I have a question that you may be able to help with. A few months ago I asked how to incorporate Lightyear/Zanki studying into my daily schedule for med school. This was before the beast began, and I realize why most of you told me to wait until school began (especially with mandatory lectures). Saying that, after a month of classes, I feel like I have time to squeeze a small amount of LY/Zanki into my daily schedule. Oh! I am at a systems based school, if that helps.

Here is my question:

How the heck do I do it? We have two exams every week, sometimes three or four if they are feeling froggy. I am a HUGE fan of Lightyear, because the tagging system is amazing. I like watching Boards and Beyond/Pathoma/ or Sketchy videos, and unlocking the relevant Anki cards that go along with it. Here is my issue, most of the cards don’t go along with lecture material.

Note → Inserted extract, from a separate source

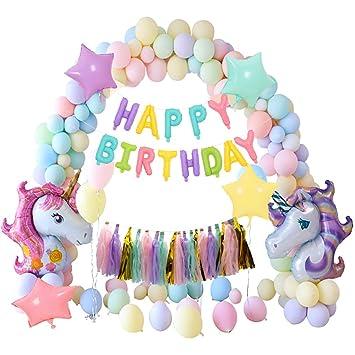 Unicornio Fiesta Decoración Unicornio cumpleaños Supplies,MMTX enorme unicornios Macaron globos set cumpleaños globos Bandera Borla para niña adultas ...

Here is an example: We have a biochem exam coming up and we are required to memorize the TCA Cycle, Krebs, Glycolysis, etc… If I watch a Boards and beyond video, it seems they cover more “big picture/clinical” ideas, and less memorizing the pathways (We hit a few clinical correlations, but that is about it). Should I wait until we finish a course and unlock the Anki cards afterwards? We just finished up with pathology and immunology, and I am debating on unlocking those and trying it that way. I know as the blocks go on it will be easier, because we are just learning basic info, but I want to get a head start on this information.

Any help would be appreciated.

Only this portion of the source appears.